How the Senate performed its part of the impeachment drama will likely have long-term consequences as well. It was hardly a perfect trial, and if Susan Collins seriously thought the president would be chastened by how things turned out she has certainly had more opportunities to ponder Trump's essential nature. I still find it hard to believe that Trump liked telling the story of the snake during the 2016 campaign, and that his supporters did not pause to contemplate his punchline: "You knew damn well I was a snake before you took me in." Perhaps it is just me, since the story of the snake reminds me of the similar story of the scorpion and the frog and its even more Trumpian punchline: "I can't help it. It's my character." But Senator Collins can't keep herself from playing the frog.
But before the articles of impeachment ever reached the Senate and before it became evident the lengths the Republican majority would go to sweep the Ukrainian fiasco under the rug, the House made a mess of the impeachment process. Rather than attempting to rise above partisanship, the Democrats at every turn made the impeachment more partisan. Rather than taking care to move through the process of impeaching a president deliberately and cautiously, they stumbled through a chaotic process that gave the White House unearned talking points. Rather than laying out a clear and coherent narrative for the public that justified taking the dramatic step of passing these two articles of impeachment and asking the Senate to remove a sitting president from office, the House struggled to nail down the points it did attempt to make and did not bother to present the public case for others. The internal politics of the Democratic coalition undoubtedly played a role in shaping how the impeachment process was conducted, but the number of unforced errors is striking.
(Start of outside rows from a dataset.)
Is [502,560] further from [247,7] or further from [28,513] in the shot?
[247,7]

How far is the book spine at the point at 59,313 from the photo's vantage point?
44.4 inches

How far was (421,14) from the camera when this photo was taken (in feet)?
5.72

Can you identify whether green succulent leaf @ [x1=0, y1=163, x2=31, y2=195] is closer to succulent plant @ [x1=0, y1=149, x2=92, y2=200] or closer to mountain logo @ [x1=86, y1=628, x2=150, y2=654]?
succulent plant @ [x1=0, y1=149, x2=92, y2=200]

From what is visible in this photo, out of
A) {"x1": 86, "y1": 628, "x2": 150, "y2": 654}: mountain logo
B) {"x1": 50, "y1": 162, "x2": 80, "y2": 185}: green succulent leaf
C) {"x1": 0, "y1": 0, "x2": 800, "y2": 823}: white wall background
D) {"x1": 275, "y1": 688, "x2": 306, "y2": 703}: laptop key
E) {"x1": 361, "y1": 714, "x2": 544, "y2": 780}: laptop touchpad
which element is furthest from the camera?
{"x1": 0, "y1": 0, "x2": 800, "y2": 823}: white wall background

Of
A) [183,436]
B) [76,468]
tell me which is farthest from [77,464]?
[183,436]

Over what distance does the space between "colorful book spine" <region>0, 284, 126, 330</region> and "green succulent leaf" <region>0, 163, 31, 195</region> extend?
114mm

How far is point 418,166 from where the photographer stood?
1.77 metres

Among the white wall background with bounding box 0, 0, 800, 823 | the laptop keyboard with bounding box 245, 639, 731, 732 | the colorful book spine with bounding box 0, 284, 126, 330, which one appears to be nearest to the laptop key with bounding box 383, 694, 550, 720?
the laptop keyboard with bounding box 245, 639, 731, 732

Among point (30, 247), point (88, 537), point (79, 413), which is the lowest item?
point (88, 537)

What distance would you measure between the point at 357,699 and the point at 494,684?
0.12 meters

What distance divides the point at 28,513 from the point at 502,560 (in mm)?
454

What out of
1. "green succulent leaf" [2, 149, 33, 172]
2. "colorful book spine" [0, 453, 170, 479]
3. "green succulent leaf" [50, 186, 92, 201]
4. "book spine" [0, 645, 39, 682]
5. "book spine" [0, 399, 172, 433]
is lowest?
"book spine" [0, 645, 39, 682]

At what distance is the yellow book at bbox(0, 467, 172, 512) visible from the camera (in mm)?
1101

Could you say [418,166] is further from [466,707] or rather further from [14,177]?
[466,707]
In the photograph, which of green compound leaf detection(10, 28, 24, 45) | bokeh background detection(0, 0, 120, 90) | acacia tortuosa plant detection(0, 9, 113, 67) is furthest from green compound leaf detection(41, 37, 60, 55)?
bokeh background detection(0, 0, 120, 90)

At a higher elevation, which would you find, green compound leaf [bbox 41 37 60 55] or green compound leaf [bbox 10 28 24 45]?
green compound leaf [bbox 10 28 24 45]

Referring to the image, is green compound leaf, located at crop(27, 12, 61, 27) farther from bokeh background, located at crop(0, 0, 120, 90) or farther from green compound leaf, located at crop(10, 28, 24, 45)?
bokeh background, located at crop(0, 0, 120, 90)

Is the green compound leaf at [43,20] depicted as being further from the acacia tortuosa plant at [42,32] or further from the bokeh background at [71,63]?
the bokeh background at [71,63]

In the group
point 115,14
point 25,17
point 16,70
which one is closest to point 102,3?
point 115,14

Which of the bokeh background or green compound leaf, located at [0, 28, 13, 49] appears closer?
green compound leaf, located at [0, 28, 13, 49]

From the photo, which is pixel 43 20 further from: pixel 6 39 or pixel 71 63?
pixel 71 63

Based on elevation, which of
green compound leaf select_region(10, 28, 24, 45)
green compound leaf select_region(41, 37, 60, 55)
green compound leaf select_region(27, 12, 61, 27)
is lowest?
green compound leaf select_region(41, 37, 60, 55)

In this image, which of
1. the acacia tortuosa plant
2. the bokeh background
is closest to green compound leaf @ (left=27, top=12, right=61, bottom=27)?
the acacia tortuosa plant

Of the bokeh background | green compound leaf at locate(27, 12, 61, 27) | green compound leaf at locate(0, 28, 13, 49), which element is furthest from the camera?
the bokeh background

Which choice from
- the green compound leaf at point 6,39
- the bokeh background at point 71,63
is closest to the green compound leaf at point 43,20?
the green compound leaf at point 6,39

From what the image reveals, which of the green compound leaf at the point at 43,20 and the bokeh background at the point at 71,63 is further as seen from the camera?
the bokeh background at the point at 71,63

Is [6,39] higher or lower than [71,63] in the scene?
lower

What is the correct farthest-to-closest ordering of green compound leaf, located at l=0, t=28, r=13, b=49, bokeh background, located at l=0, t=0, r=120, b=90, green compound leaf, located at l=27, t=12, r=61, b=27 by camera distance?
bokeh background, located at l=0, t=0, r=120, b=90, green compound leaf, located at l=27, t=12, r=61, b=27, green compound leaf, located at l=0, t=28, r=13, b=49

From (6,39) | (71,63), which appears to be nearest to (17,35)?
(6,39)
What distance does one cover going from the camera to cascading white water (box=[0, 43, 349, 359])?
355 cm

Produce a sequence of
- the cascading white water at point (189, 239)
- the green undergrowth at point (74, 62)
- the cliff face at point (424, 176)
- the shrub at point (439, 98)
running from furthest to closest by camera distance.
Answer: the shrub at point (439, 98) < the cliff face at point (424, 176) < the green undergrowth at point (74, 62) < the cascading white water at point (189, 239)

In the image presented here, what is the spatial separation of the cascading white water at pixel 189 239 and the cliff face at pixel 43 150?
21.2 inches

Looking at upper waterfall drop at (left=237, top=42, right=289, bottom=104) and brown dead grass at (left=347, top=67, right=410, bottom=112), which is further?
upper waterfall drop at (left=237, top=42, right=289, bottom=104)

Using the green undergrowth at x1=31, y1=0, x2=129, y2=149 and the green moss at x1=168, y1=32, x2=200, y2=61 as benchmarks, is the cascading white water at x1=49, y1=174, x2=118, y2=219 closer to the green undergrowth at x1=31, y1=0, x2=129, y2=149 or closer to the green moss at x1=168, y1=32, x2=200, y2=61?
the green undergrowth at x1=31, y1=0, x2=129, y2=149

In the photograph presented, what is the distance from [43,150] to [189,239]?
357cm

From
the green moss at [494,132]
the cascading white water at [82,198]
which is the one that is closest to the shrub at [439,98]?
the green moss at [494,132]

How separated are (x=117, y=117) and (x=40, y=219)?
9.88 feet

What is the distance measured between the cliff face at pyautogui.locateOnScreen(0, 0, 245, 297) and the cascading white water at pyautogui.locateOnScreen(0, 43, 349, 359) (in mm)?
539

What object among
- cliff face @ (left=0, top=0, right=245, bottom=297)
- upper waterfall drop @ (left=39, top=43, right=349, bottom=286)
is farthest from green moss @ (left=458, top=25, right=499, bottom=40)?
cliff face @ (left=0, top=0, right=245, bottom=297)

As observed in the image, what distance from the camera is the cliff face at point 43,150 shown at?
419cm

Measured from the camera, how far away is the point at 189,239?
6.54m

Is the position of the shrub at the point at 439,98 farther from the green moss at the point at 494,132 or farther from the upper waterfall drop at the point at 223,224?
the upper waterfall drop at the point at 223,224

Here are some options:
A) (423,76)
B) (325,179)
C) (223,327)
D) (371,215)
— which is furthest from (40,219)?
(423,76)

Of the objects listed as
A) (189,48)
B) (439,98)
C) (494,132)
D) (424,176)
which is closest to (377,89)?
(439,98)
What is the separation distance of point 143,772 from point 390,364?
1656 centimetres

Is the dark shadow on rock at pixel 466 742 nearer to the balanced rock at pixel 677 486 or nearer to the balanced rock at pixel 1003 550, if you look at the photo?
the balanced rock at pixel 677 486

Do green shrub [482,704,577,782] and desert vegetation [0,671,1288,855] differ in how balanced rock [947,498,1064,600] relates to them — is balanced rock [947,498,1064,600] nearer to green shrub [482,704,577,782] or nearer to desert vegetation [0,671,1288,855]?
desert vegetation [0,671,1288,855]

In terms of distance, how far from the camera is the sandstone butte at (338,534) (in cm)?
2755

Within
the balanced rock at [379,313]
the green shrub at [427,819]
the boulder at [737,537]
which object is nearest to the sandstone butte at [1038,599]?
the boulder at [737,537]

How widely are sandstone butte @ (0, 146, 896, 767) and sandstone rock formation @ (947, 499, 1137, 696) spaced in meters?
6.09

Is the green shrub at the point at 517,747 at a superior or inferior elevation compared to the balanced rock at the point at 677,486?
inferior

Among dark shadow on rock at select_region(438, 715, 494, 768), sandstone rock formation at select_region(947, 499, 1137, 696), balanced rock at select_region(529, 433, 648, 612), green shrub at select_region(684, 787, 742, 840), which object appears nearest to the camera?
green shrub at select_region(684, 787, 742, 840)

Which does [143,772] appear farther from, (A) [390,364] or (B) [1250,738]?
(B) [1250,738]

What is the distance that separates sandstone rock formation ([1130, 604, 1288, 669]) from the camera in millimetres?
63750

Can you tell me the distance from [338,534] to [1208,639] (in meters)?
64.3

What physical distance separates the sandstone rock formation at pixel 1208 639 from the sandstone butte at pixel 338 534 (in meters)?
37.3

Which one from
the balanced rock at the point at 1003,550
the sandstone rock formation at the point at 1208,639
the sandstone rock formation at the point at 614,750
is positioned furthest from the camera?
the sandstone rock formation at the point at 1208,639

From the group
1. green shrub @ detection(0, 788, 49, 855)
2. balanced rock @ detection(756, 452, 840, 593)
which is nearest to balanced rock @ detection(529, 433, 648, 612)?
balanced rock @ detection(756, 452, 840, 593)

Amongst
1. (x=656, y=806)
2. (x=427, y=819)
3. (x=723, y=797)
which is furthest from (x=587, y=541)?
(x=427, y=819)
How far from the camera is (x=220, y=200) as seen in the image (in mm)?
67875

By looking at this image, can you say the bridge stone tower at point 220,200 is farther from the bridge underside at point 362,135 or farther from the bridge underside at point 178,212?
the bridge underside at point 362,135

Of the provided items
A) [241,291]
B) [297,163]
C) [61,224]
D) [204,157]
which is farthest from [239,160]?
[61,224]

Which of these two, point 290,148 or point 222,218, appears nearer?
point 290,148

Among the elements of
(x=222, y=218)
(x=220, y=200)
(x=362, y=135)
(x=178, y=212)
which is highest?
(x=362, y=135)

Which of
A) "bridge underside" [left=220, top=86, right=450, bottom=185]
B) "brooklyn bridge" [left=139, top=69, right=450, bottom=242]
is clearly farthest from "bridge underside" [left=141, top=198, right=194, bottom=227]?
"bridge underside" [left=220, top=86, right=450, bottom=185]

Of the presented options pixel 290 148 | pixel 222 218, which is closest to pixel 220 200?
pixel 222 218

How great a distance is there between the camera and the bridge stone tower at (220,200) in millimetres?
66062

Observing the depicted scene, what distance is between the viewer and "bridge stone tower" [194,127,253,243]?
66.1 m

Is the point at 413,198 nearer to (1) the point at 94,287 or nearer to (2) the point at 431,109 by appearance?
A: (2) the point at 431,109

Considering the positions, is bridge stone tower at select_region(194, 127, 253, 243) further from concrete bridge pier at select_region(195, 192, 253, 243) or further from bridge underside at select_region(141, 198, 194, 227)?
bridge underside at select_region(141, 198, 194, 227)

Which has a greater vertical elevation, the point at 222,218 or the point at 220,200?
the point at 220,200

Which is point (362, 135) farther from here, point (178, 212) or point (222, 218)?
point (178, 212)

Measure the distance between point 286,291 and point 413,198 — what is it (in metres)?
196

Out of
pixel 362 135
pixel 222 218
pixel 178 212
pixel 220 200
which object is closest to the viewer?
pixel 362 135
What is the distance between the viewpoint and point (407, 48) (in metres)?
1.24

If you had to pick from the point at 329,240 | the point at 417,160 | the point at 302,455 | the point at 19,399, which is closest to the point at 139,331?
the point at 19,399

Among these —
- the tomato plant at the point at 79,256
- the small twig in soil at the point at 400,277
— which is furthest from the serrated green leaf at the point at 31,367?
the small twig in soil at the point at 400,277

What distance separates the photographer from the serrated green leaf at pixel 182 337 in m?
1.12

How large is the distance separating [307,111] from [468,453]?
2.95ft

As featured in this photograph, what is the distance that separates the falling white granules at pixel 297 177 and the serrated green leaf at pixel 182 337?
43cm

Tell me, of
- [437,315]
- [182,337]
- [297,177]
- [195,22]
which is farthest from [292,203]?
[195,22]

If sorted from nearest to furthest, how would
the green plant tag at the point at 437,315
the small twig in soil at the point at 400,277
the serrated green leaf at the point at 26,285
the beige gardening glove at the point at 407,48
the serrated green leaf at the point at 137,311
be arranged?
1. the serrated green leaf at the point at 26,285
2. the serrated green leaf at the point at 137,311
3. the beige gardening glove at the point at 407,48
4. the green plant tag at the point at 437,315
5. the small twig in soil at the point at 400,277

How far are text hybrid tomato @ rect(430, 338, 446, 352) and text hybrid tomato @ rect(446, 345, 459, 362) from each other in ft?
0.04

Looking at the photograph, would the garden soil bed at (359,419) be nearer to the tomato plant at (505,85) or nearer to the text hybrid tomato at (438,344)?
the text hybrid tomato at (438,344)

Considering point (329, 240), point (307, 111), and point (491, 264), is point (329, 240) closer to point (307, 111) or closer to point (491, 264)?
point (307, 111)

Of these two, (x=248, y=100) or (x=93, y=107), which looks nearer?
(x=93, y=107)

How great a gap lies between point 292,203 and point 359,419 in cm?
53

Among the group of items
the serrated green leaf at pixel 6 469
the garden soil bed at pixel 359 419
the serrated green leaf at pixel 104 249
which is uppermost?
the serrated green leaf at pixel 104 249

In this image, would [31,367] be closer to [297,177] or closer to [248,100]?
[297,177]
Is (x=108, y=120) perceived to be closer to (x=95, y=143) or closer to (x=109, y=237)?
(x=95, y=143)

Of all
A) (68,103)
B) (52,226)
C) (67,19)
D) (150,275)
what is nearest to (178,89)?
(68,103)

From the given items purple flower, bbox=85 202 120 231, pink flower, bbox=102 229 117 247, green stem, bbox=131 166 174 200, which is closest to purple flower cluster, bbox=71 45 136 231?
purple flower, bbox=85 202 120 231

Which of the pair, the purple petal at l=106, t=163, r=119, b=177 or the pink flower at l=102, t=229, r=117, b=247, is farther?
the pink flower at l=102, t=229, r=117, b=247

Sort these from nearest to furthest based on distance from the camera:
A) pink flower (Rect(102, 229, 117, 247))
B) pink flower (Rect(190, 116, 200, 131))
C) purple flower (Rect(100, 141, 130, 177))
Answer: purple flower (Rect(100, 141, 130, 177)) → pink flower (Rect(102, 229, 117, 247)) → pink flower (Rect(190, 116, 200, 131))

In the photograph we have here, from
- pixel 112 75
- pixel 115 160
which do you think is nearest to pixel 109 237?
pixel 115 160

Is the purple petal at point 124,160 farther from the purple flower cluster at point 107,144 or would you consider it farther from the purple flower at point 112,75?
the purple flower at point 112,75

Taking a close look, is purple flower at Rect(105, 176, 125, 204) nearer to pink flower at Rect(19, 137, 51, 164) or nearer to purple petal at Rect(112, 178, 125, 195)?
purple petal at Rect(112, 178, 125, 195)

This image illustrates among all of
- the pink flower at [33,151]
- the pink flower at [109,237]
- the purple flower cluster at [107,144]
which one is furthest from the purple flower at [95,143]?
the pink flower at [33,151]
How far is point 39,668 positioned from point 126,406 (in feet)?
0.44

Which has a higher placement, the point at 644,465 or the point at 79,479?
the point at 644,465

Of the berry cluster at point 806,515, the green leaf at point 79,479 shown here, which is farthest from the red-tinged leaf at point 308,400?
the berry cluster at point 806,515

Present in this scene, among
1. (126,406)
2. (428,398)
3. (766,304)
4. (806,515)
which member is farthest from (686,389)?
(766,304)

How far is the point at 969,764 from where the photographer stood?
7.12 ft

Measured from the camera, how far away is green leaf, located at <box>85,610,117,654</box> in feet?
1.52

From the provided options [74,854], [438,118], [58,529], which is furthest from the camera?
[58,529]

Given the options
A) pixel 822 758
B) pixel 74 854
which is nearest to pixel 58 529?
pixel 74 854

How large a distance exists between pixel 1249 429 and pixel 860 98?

It seems unlikely that even in the aftermath of this impeachment, the House will refrain from going after presidents again. And the House should be willing to impeach a president when events justify doing so, despite the political challenges of moving an impeachment through the House let alone winning a conviction in the Senate. But future congressional leaders should take some lessons from this process and not embark on an impeachment unless they can do a better job of it than the Democrats did this time around.
Here's a taste:
The House sent mixed signals about the need for immediate action against the president. It chose to rush the process of producing articles of impeachment but then ostentatiously refused to deliver the articles to the Senate so as to start the trial. It struggled to identify the strategic goals of the impeachment and, as a result, was left with a mismatch between the facts that could be demonstrated and the cataclysmic rhetoric that was meant to justify the president's immediate removal.